TEXT SEGMENT:
I hope it doesn't have to be a book because i do some similar activity on my tablet. As it can be password protected, I really don't want anyone peeking ;)
It can be a device or paper. The main thing is to record important daily activity that you might need to look at in the future.
Rami Kaibni
Community Champion
Senior Projects Manager | Field & Marten Associates
New Westminster, British Columbia, Canada
I have a note book that I do write in. I sometimes use One Note but mostly handwritten notes.
My journal, I take it everywhere with me at work. I put my meeting notes in there and notes from conversations. It really helps you out weeks latter when you are looking for information and can pick up your journal to retrieve it.
I have two actually, the public one that can be viewed by anyone in the project, and the private one where I really say what I think. I need to review both because the private one contains some key information on particularly stakeholders or issues in the project that one doesn't want to make public.

SHORT PROBLEM 1: Transcribe the part of the discussion about keeping work notes starting at "It can be a" and ending at "to retrieve it.".

MATERIAL PROVIDED:

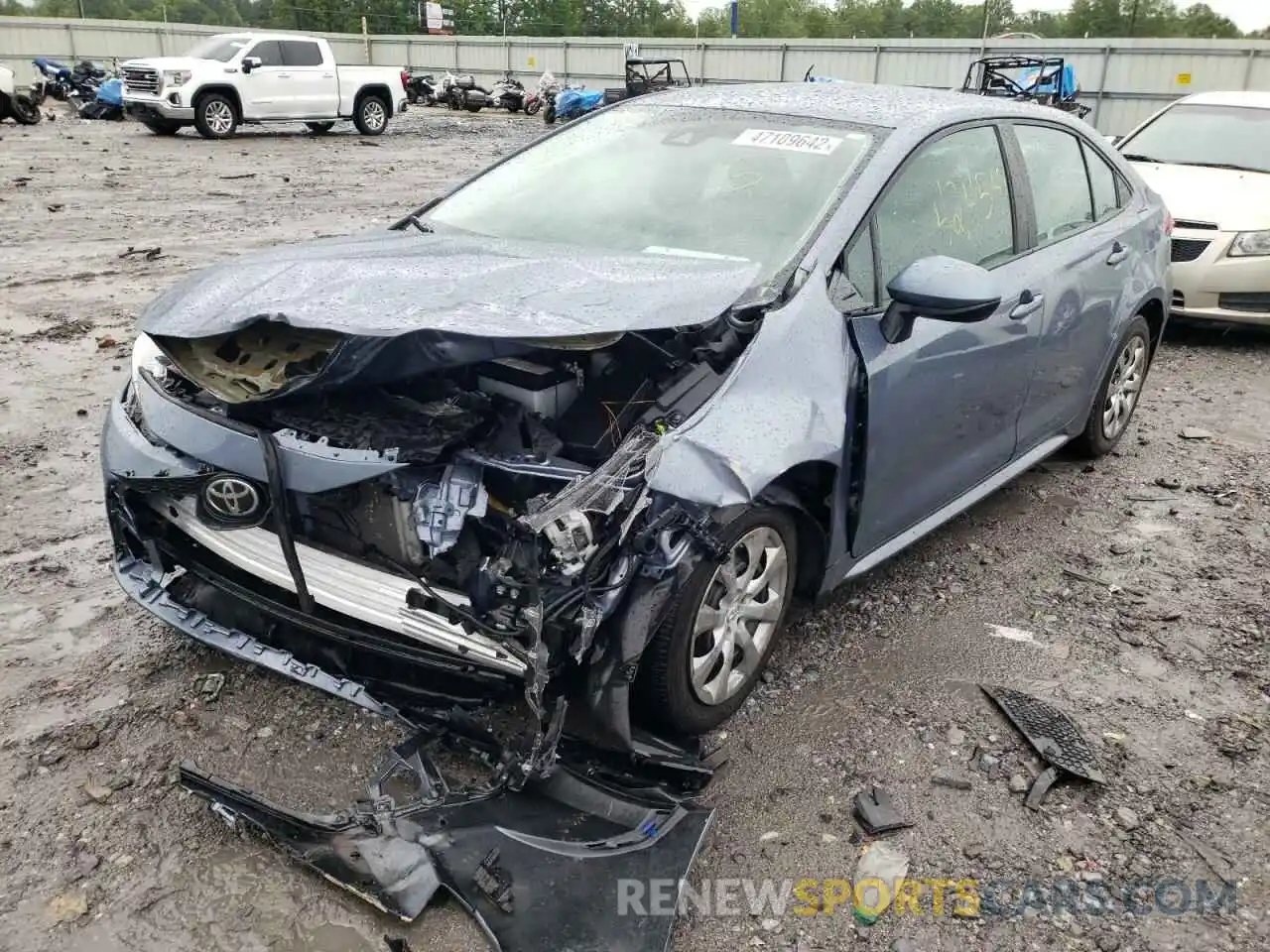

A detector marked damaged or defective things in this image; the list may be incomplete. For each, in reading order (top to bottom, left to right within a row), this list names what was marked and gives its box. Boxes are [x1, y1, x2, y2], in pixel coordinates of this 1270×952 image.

crumpled car hood [141, 228, 751, 340]
crushed headlight housing [1229, 229, 1270, 257]
damaged gray sedan [98, 83, 1168, 952]
crushed front fender [178, 726, 715, 949]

SHORT PROBLEM 2: Restate the listing above word for word, and leave the picture out of your answer.

EXERCISE OUTPUT 1:
It can be a device or paper. The main thing is to record important daily activity that you might need to look at in the future.
Rami Kaibni
Community Champion
Senior Projects Manager | Field & Marten Associates
New Westminster, British Columbia, Canada
I have a note book that I do write in. I sometimes use One Note but mostly handwritten notes.
My journal, I take it everywhere with me at work. I put my meeting notes in there and notes from conversations. It really helps you out weeks latter when you are looking for information and can pick up your journal to retrieve it.

EXERCISE OUTPUT 2:
A detector marked damaged or defective things in this image; the list may be incomplete. For each, in reading order (top to bottom, left to right within a row), this list names what was marked and gives its box. Boxes are [x1, y1, x2, y2], in pixel coordinates of this 1270×952 image.

crumpled car hood [141, 228, 751, 340]
crushed headlight housing [1229, 229, 1270, 257]
damaged gray sedan [98, 83, 1168, 952]
crushed front fender [178, 726, 715, 949]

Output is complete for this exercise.